* **INFORMATION SHOWN**

--------------------------------

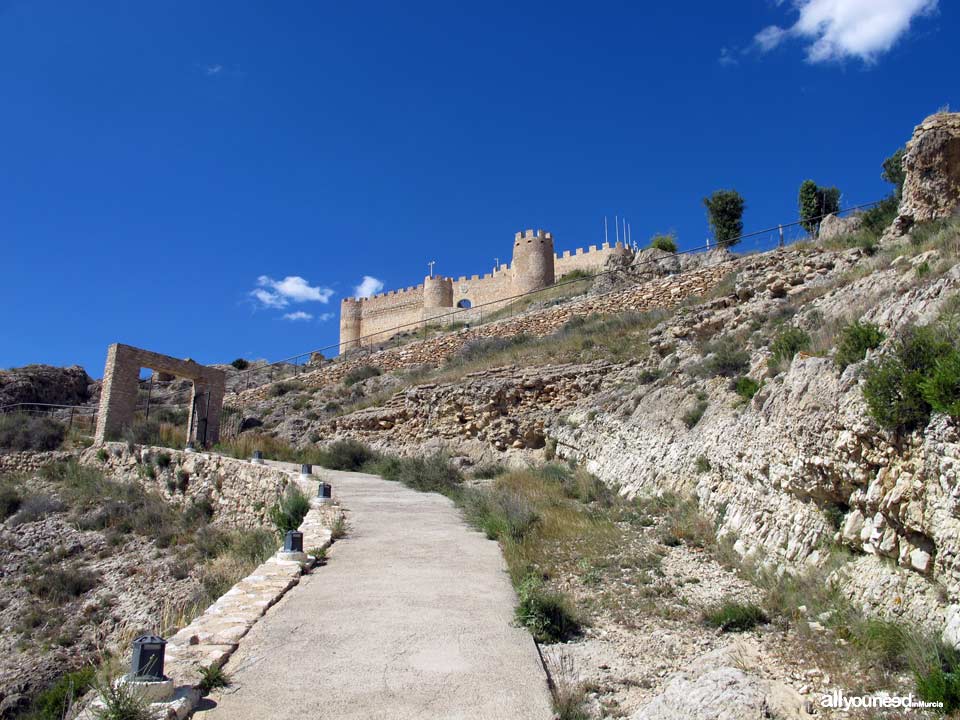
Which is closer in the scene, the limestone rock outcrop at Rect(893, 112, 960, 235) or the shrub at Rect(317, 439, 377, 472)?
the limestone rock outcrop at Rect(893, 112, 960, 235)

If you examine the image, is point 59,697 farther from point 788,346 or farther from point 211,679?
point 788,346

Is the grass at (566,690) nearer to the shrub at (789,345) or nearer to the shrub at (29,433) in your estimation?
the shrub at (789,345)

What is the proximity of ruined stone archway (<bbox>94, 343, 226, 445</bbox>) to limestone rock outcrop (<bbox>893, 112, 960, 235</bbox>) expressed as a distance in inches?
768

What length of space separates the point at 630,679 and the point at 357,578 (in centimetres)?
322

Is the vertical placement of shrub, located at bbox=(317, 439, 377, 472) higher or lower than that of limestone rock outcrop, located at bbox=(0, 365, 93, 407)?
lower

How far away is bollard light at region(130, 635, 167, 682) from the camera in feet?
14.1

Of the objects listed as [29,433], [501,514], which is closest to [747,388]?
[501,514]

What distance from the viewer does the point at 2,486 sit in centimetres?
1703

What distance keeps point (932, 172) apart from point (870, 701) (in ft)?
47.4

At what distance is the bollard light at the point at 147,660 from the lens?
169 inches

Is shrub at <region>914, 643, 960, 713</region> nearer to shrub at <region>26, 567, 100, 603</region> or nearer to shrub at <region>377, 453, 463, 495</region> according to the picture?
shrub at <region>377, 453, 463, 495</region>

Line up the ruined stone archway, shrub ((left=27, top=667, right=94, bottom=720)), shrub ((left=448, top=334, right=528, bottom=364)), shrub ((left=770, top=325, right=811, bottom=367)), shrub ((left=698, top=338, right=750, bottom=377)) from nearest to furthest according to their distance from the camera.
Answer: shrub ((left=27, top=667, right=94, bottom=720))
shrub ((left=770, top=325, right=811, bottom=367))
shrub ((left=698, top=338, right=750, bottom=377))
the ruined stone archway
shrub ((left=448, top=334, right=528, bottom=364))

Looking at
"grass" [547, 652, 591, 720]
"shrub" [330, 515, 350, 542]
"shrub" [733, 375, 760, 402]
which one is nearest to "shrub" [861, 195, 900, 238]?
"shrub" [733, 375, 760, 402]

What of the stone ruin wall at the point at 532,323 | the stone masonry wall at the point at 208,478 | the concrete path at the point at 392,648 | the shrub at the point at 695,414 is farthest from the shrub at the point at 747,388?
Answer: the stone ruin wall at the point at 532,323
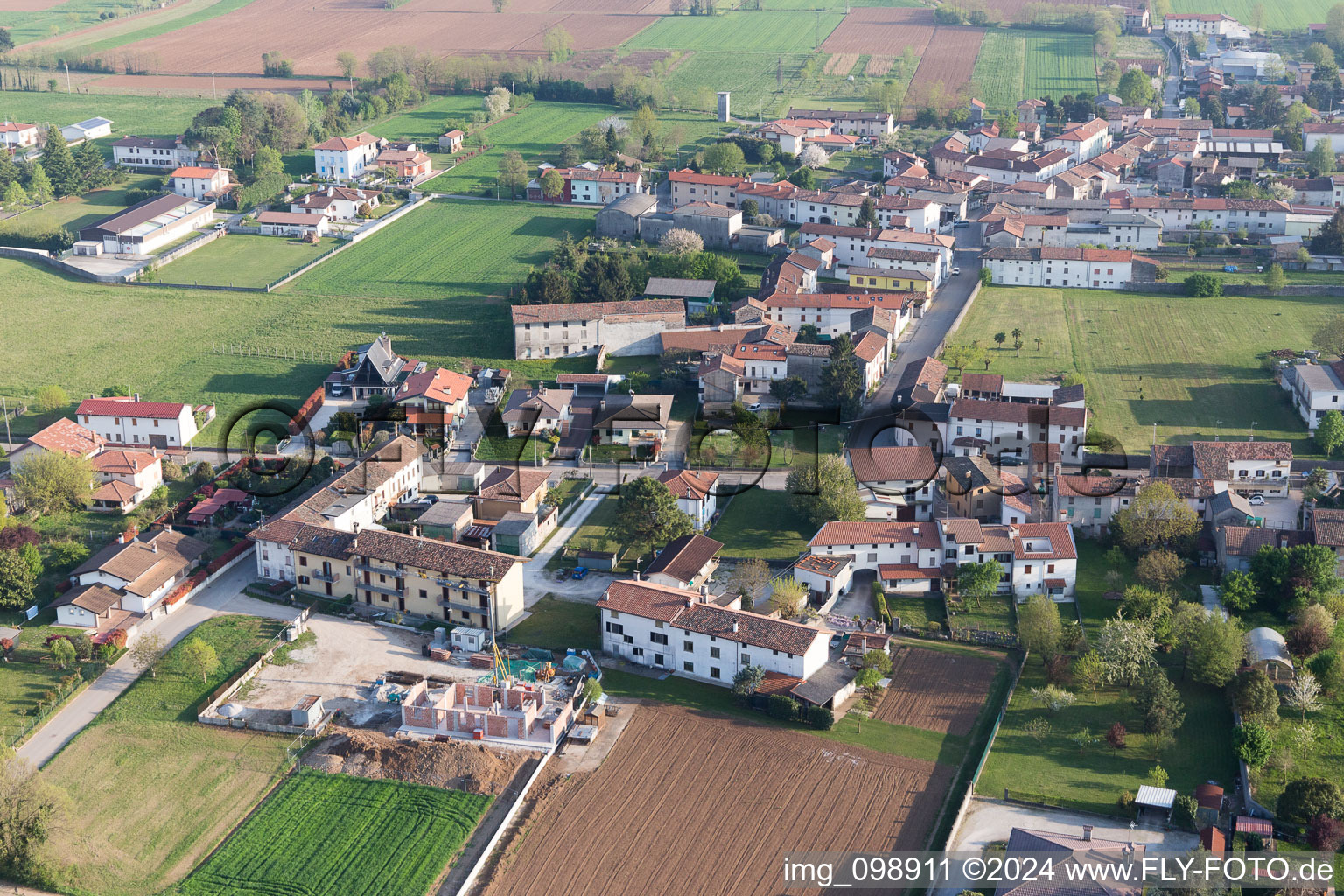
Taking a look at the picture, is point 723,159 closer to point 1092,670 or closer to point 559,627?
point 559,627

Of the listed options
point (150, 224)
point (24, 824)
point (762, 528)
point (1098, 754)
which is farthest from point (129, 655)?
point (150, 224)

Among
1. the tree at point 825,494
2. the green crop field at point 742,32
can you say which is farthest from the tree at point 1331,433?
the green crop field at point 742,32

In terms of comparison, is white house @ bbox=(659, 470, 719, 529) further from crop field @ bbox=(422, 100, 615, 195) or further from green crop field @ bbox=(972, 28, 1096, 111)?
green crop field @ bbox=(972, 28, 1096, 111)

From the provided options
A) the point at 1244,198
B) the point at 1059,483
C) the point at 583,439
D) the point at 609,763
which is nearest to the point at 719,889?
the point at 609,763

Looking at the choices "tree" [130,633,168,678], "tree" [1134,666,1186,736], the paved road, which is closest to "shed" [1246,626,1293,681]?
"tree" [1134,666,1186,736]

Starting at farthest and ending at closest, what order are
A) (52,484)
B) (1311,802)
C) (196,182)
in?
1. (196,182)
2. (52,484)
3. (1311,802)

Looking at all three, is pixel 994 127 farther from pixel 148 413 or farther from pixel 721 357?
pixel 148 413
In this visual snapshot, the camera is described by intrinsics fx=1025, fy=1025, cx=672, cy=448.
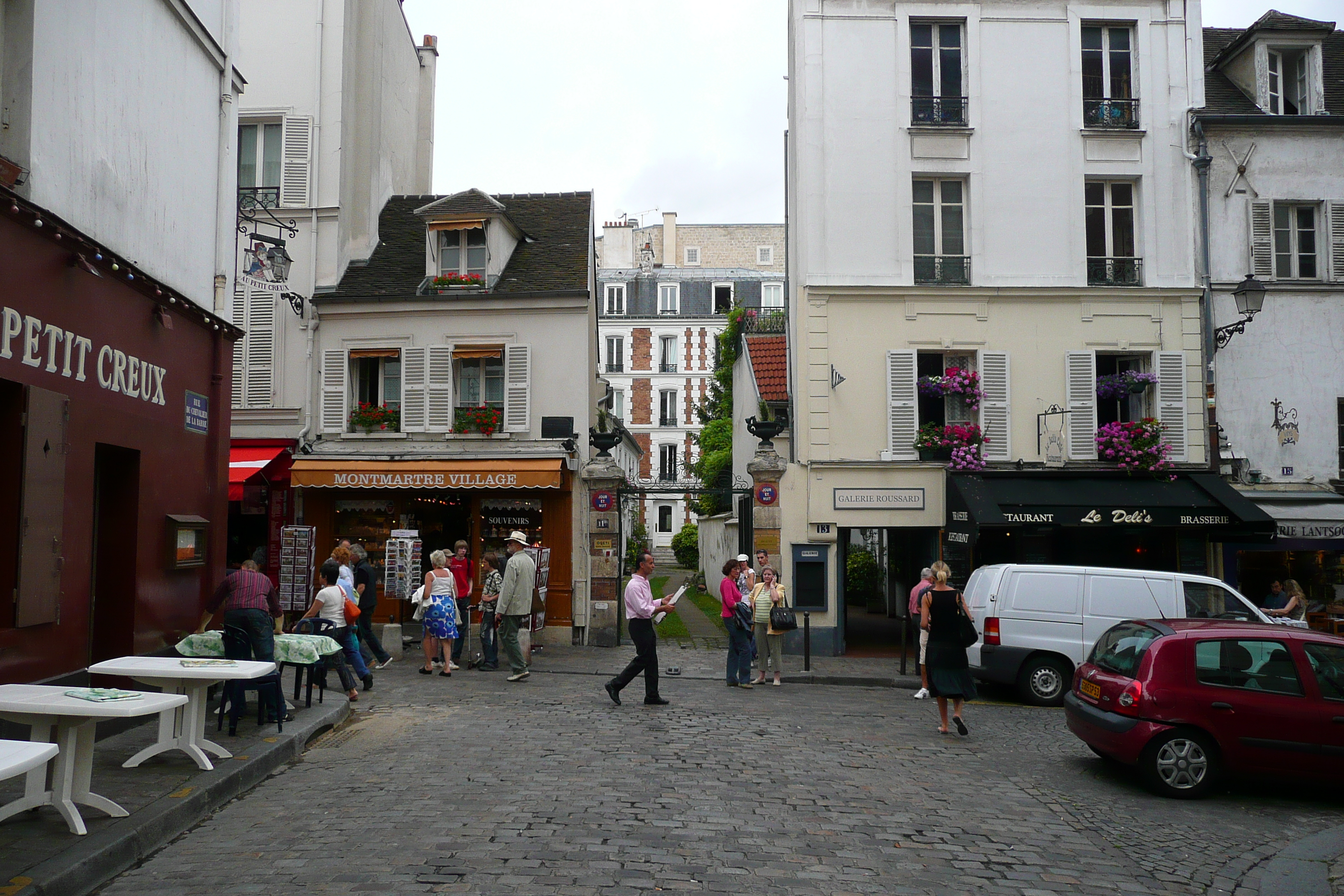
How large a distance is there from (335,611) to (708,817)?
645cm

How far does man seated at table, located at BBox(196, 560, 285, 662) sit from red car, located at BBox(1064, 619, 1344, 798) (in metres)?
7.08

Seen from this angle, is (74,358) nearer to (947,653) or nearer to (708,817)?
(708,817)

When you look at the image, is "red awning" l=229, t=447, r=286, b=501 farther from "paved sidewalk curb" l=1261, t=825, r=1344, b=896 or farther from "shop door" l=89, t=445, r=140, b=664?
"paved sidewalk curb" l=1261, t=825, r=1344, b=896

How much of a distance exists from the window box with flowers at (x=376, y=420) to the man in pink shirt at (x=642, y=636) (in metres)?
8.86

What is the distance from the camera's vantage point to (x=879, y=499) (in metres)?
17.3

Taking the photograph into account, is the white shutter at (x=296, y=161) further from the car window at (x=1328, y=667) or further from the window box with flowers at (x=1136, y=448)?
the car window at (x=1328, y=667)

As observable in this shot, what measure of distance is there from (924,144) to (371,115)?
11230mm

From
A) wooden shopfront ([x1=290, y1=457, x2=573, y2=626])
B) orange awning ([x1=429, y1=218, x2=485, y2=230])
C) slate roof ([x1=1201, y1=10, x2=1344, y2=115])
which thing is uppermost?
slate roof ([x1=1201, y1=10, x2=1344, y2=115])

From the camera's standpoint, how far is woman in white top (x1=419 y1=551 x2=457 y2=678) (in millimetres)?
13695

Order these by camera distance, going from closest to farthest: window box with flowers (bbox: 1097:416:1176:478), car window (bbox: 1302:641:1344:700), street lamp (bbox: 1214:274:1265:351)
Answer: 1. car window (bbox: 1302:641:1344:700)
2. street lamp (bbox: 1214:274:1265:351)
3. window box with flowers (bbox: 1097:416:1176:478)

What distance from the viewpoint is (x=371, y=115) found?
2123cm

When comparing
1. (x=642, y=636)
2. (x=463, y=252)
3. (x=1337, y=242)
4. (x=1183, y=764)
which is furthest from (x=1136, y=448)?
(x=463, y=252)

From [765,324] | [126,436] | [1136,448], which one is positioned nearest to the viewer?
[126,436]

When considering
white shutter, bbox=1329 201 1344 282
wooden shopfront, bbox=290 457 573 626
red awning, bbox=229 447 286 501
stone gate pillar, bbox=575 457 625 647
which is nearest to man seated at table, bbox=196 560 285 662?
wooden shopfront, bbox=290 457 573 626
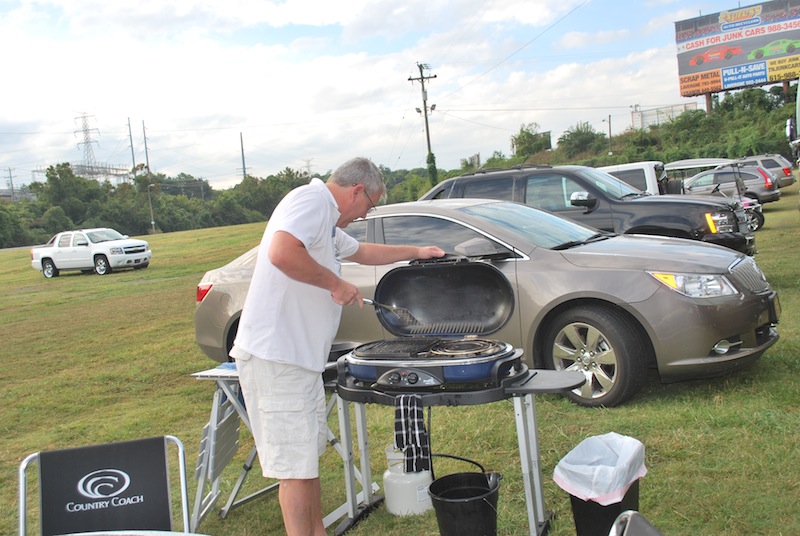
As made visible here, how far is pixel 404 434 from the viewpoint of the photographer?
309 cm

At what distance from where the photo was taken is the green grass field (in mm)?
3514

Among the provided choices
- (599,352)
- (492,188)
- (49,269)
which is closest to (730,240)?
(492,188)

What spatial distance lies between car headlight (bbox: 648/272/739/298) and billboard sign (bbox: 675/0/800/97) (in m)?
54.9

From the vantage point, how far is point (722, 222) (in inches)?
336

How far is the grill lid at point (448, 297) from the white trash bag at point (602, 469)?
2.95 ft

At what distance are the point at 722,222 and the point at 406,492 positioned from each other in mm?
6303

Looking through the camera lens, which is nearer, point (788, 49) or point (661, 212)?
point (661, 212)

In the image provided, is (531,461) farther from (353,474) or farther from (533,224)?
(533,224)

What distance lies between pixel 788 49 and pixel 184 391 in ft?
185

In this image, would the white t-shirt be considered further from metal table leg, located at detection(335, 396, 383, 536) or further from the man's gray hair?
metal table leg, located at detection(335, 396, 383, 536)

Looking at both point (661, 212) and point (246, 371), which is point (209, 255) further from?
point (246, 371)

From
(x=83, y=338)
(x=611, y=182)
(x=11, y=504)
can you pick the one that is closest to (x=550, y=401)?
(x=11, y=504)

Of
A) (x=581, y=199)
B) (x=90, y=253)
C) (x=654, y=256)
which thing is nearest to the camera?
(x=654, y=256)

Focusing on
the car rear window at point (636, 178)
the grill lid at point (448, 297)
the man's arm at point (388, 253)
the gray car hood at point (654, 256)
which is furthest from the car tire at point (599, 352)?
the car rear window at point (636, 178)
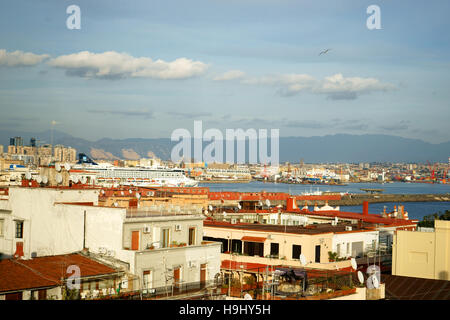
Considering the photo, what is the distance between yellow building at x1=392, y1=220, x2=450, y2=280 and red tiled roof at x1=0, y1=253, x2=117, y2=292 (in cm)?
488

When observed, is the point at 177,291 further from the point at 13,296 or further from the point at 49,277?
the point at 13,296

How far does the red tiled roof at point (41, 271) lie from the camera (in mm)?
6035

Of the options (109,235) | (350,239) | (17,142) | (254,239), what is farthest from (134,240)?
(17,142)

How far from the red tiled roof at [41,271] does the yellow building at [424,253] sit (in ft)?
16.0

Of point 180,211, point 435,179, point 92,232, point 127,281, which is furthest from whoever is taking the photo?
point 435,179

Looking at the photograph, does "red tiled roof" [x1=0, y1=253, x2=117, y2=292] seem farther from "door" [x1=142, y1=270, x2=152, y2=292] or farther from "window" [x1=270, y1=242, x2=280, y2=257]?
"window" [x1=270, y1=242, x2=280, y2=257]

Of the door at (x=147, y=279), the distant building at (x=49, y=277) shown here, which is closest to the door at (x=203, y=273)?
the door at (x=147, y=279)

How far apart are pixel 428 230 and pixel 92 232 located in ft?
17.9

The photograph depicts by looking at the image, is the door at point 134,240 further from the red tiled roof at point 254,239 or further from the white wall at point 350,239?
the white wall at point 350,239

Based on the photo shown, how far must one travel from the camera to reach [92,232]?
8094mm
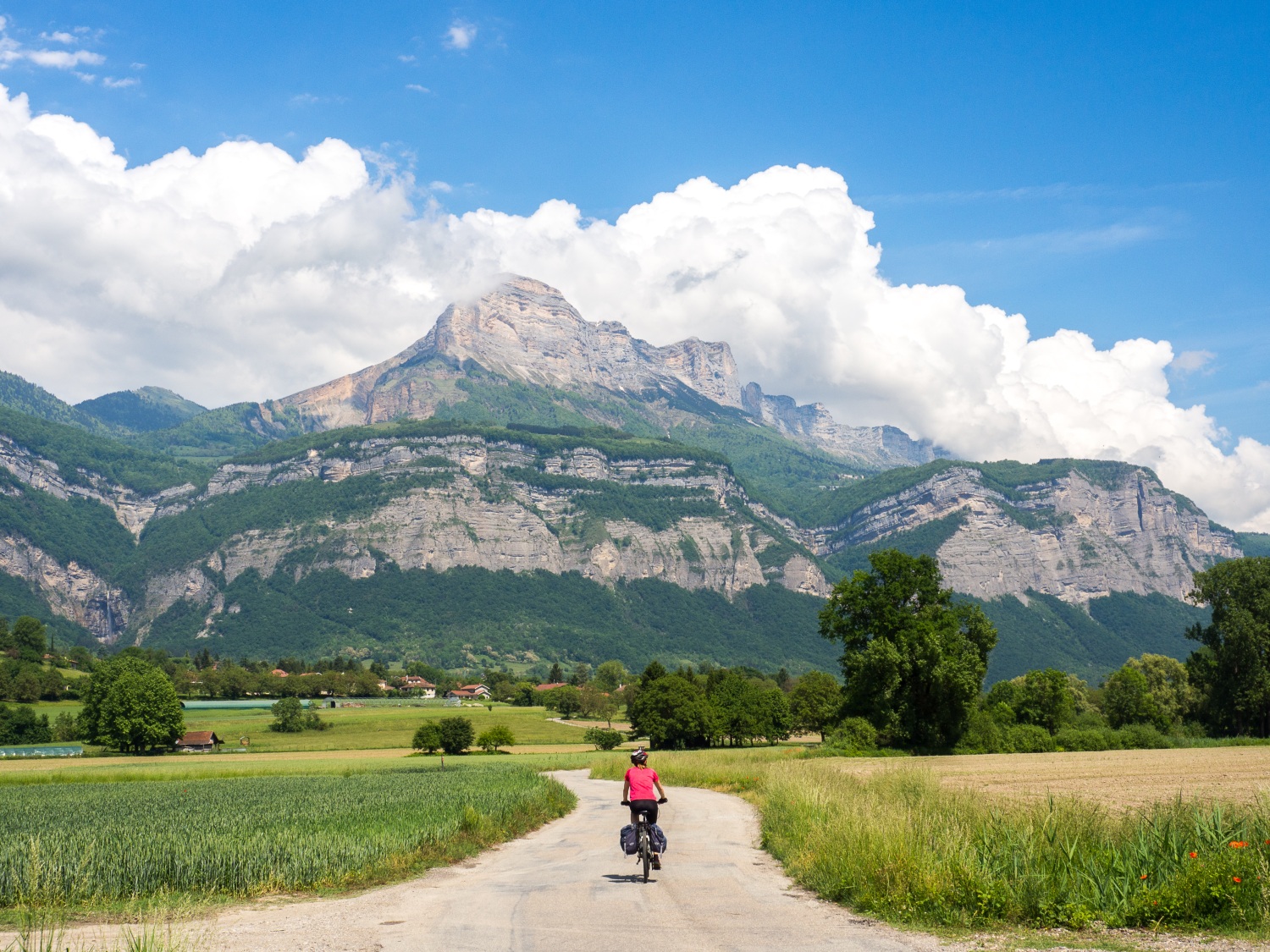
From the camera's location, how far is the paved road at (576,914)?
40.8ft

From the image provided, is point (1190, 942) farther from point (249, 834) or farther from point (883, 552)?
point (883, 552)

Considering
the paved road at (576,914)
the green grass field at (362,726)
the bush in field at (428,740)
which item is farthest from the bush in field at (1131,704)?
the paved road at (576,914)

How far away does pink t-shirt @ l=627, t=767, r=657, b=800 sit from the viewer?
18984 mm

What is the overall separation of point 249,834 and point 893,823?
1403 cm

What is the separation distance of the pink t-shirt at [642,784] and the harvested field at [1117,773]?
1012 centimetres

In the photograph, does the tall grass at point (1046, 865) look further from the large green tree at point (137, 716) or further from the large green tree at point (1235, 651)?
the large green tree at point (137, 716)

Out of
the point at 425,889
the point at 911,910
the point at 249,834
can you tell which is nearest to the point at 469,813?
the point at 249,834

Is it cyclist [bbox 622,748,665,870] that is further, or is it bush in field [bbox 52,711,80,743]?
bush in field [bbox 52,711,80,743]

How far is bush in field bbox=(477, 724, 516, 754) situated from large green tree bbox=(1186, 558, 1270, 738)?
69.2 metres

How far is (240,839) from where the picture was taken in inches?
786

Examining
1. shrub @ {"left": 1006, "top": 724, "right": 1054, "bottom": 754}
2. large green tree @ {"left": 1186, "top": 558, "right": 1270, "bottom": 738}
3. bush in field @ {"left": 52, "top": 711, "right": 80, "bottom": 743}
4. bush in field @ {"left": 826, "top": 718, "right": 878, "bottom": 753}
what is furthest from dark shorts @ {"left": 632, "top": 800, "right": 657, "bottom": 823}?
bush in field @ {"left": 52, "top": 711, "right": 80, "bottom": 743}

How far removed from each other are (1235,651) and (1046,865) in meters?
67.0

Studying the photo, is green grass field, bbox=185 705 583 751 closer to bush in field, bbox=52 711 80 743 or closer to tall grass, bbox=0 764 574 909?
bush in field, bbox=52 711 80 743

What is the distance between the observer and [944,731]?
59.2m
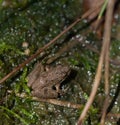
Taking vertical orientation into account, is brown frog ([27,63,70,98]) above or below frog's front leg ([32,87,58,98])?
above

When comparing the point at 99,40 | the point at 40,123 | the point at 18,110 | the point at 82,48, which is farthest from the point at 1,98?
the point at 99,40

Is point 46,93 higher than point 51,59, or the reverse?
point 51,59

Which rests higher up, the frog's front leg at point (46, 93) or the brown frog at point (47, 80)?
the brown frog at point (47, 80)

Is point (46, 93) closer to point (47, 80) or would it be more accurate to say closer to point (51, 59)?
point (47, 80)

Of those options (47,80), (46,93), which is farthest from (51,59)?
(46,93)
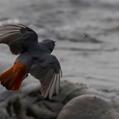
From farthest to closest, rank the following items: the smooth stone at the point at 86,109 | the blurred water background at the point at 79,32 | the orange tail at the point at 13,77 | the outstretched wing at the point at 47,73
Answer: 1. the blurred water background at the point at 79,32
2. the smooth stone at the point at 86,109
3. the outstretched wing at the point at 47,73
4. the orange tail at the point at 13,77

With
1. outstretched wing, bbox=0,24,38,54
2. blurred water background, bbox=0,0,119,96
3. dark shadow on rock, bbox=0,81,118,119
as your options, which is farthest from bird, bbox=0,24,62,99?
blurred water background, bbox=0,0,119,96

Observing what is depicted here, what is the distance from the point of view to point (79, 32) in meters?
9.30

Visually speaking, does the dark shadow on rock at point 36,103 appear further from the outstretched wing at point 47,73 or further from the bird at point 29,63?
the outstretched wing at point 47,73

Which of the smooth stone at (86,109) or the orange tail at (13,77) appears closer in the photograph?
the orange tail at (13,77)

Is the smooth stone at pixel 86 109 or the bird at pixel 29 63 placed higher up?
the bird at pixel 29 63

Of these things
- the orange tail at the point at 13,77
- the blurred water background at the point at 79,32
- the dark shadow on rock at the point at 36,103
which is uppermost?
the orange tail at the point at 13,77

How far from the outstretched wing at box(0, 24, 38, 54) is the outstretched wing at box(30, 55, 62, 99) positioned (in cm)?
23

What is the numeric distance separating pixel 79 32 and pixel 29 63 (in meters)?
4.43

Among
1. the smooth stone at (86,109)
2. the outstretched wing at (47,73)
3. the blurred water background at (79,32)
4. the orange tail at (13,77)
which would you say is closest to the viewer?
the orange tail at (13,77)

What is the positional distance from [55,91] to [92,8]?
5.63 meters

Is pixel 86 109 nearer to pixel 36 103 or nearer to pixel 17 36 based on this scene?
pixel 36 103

--------------------------------

* **STATED PROBLEM**
Quote verbatim every line starting at the line that contains "Of those options" and ending with the last line of the records; omit all pictures.

* **FULL SOLUTION**
Of those options (47,80), (46,93), which is farthest from (51,59)?
(46,93)
From farthest to closest, rank the following items: the smooth stone at the point at 86,109 | the blurred water background at the point at 79,32 | the orange tail at the point at 13,77 | the outstretched wing at the point at 47,73
Answer: 1. the blurred water background at the point at 79,32
2. the smooth stone at the point at 86,109
3. the outstretched wing at the point at 47,73
4. the orange tail at the point at 13,77

With
1. outstretched wing, bbox=0,24,38,54
2. blurred water background, bbox=0,0,119,96
3. dark shadow on rock, bbox=0,81,118,119
as your options, which is farthest from bird, bbox=0,24,62,99?
blurred water background, bbox=0,0,119,96

Observing what is depicted here, what is the distance from the point of view to point (79, 32) in meters?
9.30

Visually speaking, does the dark shadow on rock at point 36,103 appear further from the outstretched wing at point 47,73 or further from the bird at point 29,63?
the outstretched wing at point 47,73

Which of the smooth stone at (86,109) or the orange tail at (13,77) appears closer in the photograph?
the orange tail at (13,77)

Is the smooth stone at pixel 86 109 or the bird at pixel 29 63 placed higher up?
the bird at pixel 29 63

Of these things
- the orange tail at the point at 13,77
- the blurred water background at the point at 79,32
- the dark shadow on rock at the point at 36,103
which is uppermost?
the orange tail at the point at 13,77

How far from the outstretched wing at box(0, 24, 38, 54) is the outstretched wing at box(30, 55, 62, 99) positioned (in cm)?
23

What is the numeric distance separating pixel 79 32 and pixel 29 63 (in meters)?
4.43

Among
1. the smooth stone at (86,109)
2. the outstretched wing at (47,73)
3. the blurred water background at (79,32)
4. the orange tail at (13,77)
which would you say is closest to the viewer?
the orange tail at (13,77)

What is the positional distance from [55,91] to [92,8]?
5.63 meters

Is pixel 86 109 nearer to pixel 36 103 or nearer to pixel 17 36 based on this scene?
pixel 36 103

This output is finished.